Location
- 1600 North Cucamaca Street El Cajon, California, 92020 United States

Information
- Type: Public continuation secondary
- Established: 1972
- School district: Grossmont Union High School District
- Grades: 9–12
- Enrollment: 76 (2023–2024)
- Accreditation: Western Association of Schools and Colleges (WASC)
- Nickname: Roadrunners
- Student body: Coeducational
- Website: Chaparral High School

= Chaparral High School (El Cajon, California) =

Public school in El Cajon, California, US

Chaparral High School is the main continuation high school located in El Cajon, California, for the Grossmont Union High School District (GUHSD). Currently GUHSD serves 24,456 students at 12 high schools. Located in the city of El Cajon, it provides an alternative educational setting for an average of 300 students, eighty of which are designated Special Education, in grades nine through twelve.

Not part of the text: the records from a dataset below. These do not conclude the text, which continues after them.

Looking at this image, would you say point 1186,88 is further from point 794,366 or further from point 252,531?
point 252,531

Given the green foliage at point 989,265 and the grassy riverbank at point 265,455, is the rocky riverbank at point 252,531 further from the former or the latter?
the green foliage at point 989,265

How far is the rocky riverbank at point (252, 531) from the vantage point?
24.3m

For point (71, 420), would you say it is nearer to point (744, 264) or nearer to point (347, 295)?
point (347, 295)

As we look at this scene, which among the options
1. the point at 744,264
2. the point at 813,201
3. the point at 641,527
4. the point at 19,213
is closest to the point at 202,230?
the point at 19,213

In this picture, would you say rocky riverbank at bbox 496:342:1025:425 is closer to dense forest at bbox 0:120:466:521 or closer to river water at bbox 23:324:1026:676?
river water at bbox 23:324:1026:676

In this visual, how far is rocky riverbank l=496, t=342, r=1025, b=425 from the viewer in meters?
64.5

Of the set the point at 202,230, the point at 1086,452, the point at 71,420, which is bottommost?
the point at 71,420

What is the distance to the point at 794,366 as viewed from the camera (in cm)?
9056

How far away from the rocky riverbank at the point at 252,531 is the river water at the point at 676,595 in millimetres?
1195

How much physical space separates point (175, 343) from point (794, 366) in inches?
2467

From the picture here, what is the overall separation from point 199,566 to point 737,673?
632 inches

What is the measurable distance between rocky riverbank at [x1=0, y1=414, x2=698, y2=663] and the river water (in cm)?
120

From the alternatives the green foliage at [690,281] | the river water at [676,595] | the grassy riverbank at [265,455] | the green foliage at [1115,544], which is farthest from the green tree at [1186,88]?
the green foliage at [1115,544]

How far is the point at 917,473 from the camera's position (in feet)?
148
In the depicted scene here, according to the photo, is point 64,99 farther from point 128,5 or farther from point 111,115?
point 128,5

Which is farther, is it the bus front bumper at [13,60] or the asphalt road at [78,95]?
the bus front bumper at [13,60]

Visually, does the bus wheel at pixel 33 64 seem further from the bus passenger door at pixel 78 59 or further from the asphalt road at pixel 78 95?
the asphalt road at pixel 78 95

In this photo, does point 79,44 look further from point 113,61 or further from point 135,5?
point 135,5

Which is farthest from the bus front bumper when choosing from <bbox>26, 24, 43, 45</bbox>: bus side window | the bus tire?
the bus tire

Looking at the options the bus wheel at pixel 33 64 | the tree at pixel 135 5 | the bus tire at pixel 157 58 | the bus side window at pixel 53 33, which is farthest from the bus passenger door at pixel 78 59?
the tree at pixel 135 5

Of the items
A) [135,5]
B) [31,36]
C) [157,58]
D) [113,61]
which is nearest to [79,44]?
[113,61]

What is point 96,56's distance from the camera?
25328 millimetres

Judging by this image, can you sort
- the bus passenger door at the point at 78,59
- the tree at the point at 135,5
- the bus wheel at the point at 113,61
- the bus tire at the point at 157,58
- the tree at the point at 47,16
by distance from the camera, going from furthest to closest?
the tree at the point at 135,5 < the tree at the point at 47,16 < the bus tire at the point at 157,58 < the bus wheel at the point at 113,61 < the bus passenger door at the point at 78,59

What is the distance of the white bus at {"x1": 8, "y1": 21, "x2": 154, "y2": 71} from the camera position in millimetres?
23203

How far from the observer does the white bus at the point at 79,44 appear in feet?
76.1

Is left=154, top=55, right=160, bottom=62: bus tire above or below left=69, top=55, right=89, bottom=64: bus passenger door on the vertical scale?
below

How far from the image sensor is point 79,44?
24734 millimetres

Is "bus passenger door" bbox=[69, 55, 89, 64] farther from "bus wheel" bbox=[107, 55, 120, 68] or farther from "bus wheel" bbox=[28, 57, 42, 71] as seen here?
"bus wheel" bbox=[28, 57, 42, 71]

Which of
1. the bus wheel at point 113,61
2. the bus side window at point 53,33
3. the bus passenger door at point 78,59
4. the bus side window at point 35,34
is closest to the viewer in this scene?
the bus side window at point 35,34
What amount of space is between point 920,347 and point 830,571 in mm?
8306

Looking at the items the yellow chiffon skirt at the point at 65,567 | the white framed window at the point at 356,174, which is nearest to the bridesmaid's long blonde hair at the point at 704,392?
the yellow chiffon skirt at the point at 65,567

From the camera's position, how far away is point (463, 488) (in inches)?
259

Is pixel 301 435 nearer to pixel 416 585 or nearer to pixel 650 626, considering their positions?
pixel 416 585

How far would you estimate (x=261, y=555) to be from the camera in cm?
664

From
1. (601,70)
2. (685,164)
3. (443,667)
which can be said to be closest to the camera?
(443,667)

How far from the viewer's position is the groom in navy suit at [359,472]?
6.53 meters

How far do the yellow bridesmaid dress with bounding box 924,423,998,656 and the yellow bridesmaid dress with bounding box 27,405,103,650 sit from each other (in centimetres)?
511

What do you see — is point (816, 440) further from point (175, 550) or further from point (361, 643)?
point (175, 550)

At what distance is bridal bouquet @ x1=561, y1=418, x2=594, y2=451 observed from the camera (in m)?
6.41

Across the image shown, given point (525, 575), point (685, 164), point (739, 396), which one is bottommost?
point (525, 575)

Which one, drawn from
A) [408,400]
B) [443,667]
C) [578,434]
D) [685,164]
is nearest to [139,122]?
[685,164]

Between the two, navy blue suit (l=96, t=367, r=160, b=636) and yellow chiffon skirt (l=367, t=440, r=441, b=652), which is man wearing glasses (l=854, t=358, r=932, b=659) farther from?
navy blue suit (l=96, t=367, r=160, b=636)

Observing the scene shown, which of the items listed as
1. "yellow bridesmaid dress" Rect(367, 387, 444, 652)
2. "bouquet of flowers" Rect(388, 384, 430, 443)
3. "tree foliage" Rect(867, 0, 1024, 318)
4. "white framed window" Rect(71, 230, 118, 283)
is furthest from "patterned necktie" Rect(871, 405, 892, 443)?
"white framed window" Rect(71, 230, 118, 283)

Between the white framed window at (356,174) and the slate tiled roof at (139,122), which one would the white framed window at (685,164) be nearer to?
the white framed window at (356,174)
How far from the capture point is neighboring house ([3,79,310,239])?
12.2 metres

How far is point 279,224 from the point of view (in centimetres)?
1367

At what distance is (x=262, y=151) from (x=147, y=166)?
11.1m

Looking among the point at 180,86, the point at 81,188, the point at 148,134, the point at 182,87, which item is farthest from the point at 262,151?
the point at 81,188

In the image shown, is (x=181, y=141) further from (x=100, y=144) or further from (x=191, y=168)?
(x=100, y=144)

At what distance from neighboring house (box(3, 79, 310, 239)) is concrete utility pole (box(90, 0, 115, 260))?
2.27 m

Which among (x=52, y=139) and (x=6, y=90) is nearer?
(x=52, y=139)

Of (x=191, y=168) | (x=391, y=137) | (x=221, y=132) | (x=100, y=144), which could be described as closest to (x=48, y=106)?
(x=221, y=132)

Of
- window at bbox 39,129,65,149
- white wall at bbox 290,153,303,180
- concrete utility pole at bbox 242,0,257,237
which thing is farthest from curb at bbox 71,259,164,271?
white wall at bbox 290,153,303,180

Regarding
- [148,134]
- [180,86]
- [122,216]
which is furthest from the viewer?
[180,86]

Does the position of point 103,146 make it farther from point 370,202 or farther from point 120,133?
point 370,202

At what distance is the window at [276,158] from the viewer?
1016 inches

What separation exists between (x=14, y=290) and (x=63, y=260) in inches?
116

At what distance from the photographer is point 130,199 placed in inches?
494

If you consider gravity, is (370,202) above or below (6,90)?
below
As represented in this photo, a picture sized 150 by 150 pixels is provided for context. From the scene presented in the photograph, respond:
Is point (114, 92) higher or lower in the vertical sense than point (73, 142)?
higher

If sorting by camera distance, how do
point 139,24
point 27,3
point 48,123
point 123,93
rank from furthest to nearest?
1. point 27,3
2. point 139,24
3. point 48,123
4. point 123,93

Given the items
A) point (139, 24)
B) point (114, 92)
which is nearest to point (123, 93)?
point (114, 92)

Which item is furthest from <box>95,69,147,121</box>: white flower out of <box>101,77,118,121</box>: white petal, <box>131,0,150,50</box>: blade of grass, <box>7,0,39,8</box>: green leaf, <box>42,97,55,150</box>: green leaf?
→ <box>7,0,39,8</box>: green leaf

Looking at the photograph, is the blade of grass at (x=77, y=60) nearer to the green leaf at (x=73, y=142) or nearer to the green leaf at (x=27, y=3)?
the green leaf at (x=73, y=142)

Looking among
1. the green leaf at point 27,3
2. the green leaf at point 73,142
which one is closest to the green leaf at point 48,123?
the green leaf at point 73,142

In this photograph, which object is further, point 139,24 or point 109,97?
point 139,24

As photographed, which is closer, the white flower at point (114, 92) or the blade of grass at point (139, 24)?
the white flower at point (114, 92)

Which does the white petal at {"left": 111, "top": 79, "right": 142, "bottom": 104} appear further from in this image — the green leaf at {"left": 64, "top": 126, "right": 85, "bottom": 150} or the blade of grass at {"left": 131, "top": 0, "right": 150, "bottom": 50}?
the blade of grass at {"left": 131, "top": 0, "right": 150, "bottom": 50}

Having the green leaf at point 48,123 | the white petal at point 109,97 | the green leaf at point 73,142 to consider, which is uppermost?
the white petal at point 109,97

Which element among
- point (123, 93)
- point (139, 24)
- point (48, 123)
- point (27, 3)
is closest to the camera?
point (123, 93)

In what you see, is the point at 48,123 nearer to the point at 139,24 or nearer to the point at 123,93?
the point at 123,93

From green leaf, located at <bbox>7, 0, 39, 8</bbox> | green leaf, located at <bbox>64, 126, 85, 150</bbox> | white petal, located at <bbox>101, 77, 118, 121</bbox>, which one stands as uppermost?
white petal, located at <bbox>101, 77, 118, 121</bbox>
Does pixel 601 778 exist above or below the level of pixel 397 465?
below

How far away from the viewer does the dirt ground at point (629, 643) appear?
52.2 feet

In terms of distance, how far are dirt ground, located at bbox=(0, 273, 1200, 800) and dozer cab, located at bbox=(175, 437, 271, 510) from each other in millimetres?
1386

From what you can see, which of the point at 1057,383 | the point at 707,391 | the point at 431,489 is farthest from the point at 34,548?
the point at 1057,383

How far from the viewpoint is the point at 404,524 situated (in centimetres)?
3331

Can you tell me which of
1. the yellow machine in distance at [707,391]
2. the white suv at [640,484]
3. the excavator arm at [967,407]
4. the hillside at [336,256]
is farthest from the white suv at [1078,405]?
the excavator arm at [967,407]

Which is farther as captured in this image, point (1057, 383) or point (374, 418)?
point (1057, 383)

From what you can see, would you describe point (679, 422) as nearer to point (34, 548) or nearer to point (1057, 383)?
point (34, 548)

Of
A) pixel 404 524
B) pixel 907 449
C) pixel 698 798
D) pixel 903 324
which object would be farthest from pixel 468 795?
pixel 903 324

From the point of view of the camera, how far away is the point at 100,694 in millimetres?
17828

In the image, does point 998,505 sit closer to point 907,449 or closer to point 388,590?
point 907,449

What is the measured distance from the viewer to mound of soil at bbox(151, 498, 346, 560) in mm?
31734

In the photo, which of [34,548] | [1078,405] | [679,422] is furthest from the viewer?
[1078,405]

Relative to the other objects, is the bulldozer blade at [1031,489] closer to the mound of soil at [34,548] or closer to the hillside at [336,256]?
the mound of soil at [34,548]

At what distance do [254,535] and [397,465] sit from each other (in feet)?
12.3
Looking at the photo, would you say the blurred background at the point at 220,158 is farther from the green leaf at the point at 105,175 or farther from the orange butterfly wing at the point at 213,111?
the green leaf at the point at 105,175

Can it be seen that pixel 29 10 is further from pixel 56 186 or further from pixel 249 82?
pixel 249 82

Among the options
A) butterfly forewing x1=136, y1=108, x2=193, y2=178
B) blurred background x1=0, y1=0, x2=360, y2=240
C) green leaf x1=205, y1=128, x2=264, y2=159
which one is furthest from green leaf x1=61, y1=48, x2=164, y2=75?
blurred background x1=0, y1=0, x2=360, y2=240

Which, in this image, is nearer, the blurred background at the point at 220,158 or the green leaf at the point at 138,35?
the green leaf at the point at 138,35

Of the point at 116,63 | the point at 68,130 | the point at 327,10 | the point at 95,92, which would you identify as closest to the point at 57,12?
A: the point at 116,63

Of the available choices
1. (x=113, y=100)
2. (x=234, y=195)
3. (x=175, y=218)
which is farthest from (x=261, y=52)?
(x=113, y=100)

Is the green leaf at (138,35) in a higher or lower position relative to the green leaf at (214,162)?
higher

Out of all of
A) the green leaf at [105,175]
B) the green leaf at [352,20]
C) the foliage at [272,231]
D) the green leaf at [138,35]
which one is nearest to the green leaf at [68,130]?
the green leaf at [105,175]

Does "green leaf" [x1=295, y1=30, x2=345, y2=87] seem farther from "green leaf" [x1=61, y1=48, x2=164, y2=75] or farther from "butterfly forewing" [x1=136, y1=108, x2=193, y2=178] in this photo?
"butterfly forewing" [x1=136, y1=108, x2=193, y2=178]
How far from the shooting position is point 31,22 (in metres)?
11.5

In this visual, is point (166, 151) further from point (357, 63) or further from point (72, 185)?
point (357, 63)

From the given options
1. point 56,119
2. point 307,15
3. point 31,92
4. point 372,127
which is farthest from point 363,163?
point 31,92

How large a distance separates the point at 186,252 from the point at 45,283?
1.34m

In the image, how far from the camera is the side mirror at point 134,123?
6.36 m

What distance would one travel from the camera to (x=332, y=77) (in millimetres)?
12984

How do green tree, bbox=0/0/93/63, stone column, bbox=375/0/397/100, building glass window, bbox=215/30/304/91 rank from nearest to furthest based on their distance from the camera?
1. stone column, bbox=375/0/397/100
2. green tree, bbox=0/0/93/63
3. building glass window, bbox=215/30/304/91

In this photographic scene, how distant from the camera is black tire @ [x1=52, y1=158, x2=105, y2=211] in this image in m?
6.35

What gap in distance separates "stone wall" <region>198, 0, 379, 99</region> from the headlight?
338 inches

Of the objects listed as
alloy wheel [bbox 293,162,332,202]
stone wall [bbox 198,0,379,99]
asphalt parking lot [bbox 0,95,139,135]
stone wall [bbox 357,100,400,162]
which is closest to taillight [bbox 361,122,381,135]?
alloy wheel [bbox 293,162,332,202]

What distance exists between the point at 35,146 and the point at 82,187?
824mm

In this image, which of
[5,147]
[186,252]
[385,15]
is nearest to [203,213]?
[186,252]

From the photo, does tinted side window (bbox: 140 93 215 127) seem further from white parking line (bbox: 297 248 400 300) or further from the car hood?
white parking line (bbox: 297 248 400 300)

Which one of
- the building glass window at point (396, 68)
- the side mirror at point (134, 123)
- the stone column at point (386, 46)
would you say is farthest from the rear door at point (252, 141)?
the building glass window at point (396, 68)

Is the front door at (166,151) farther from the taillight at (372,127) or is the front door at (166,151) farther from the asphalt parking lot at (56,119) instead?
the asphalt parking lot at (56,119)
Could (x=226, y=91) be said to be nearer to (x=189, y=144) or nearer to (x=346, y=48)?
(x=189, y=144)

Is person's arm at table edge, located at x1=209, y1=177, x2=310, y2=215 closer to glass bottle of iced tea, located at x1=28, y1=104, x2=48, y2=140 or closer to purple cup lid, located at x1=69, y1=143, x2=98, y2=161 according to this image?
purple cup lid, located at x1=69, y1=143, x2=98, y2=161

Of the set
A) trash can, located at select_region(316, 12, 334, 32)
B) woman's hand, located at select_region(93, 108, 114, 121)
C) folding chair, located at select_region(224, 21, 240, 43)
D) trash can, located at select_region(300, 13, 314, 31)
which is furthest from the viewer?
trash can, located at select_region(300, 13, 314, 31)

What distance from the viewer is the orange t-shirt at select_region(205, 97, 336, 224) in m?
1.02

Students at Chaparral are referred by the eleven comprehensive high schools in the District for reasons involving poor attendance, lack of academic success or behavioral issues. In addition, students may voluntarily elect to attend Chaparral. The student population changes as students are returned to their school of residence upon completion of their remediation and/or academic goals.

== Programs offered ==
Chaparral offers programs and services to supplement the basic education program. Some of these services include an incoming orientation, Special Education Program, extended day tutorials and Title I support.

Chaparral High School teaches programs such as Anger Management, along with many other programs that students can use to fit into their daily lifestyles.